In Willits in 1993, Trevor Harden, a meth addict who had been up all night using the drug, murdered four members of his family and then took his own life.

Such incidents have served to galvanize a response. California Sen. Diane Feinstein (D), at the prompting of both state and federal law-enforcement agencies, sponsored recently passed legislation to tighten controls over precursor chemicals and increase the criminal sentences for possession and distribution of the chemicals and the equipment used to make methamphetamines.

Last month the White House Office of National Drug Control Policy sponsored a Western regional conference of law-enforcement officials, scientists, and treatment specialists to try to develop new strategies for dealing with meth. "This is the single biggest drug challenge we have today in California," Attorney General Daniel Lungren told the meeting, appealing for more federal resources.

Law-enforcement officials are focusing on the four Mexican cartels known to be involved in trafficking. "Mexico has to take some steps to control its own border," Senator Feinstein says.

But even federal drug enforcement officials acknowledge that methamphetamine is largely a home-grown problem. Indeed, the DEA has identified California as a "source country" for the drug.

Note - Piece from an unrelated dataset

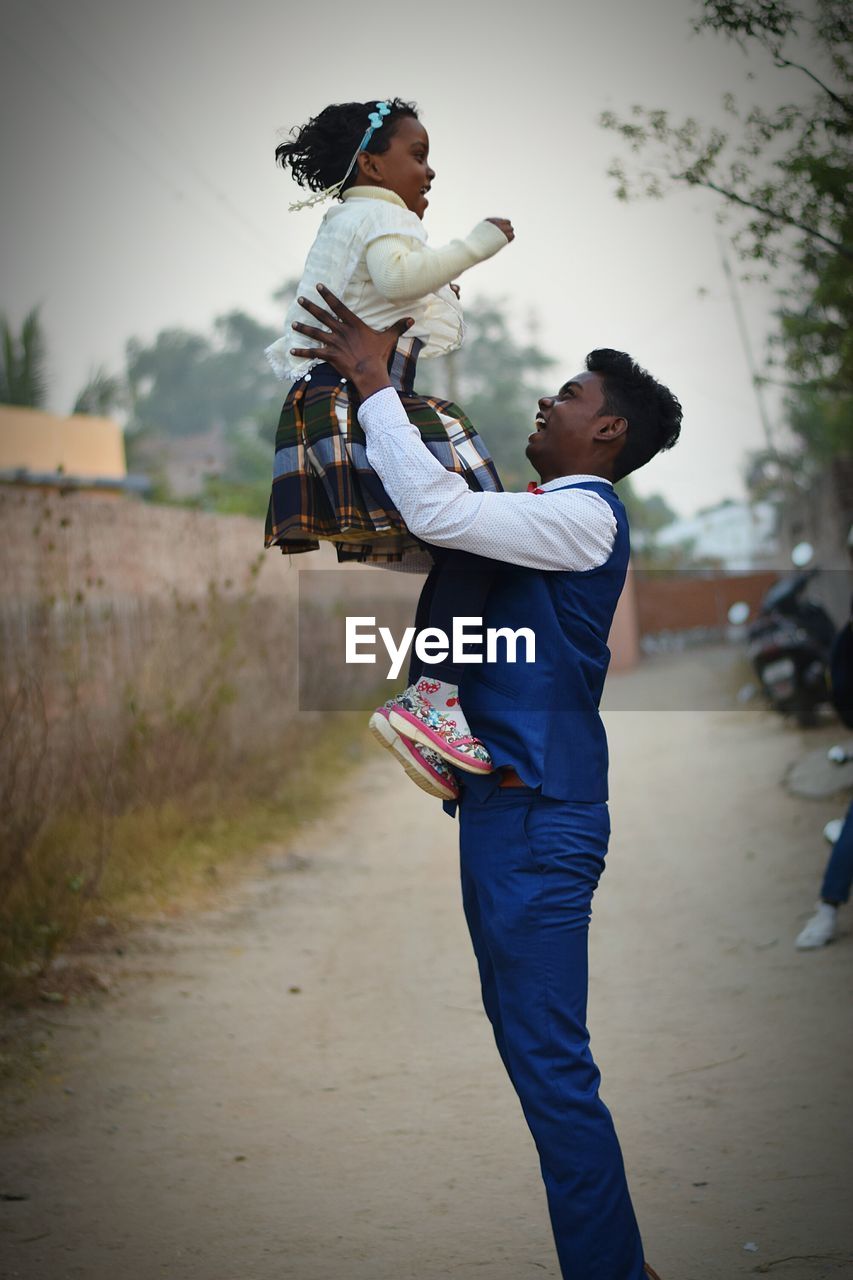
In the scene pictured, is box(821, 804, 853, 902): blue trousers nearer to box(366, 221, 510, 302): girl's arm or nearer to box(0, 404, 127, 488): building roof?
box(366, 221, 510, 302): girl's arm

"The biggest shortcoming is drug prevention strategies focused on methamphetamines," General McCaffrey says. "If you don't have a strategy to educate the threatened subpopulations about what's going to happen to you, then why would you think adding 35 more DEA agents is going to solve the problem?"

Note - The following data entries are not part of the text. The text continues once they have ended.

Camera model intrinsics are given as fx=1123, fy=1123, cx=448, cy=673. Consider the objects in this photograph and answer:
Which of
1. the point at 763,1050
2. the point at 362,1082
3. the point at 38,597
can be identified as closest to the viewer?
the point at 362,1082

Equally lacking is scientific research and funding for treatment of addicts. "We need medical forms of intervention, and we need some therapeutic forms of intervention specifically targeted on methamphetamines," McCaffrey says.

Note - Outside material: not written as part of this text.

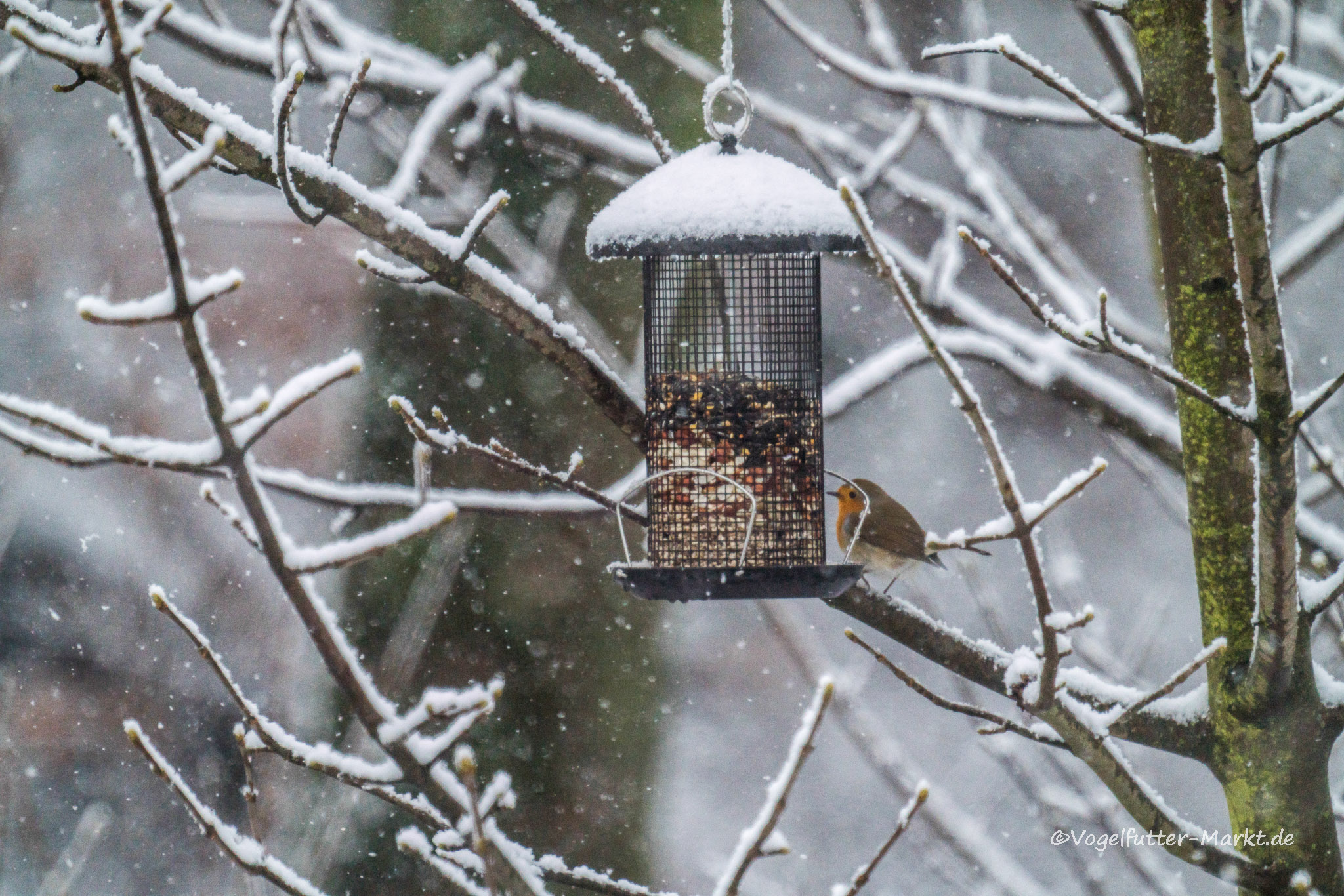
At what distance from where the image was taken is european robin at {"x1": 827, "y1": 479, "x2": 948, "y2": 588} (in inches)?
154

The problem is particularly acute in rural counties, where meth use is concentrated and resources are scarce. In the Mendocino County seat of Ukiah, for example, at least 100 people are on the waiting list for admission to the main drug-treatment program, most of them women. "We have a waiting lists of people who want treatment but we have a prison bed for each of them," says Ned Walsh, administrator of the county alcohol and drug treatment program.

The recent attention to the problem has cheered researchers like Gorman, who has traveled to Washington many times trying to raise awareness. But he and others on the front lines of this battle worry that the focus of resources on cocaine and other drugs has created a bureaucratic resistance to recognizing the severity of the meth epidemic.

"There are state and federal resources available if people will get it together to move those resources," Gorman says. "What is it going to take?"

What Is Methamphetamine?

Methamphetamine is a synthetic stimulant of the amphetamine family. Common street names include crank, speed, meth, crystal meth, and crystal tea. In its conventional powdered form, it is snorted, ingested, or injected. Methamphetamine can also be processed to produce an even more potent, smokable form known as "glass" or "ice."

Like cocaine, methamphetamine stimulates the central nervous system. Unlike a cocaine high, which lasts only minutes, the effects of meth may last from eight to 24 hours. Methamphetamine is extremely addictive, producing a severe craving and withdrawal symptoms when use is stopped.

Users often experience increased alertness and a sense of well-being, but also paranoia, hallucinations, loss of appetite, insomnia, and violent behavior. Long-term effects may include brain damage, psychological problems, weight loss, and neglect of family.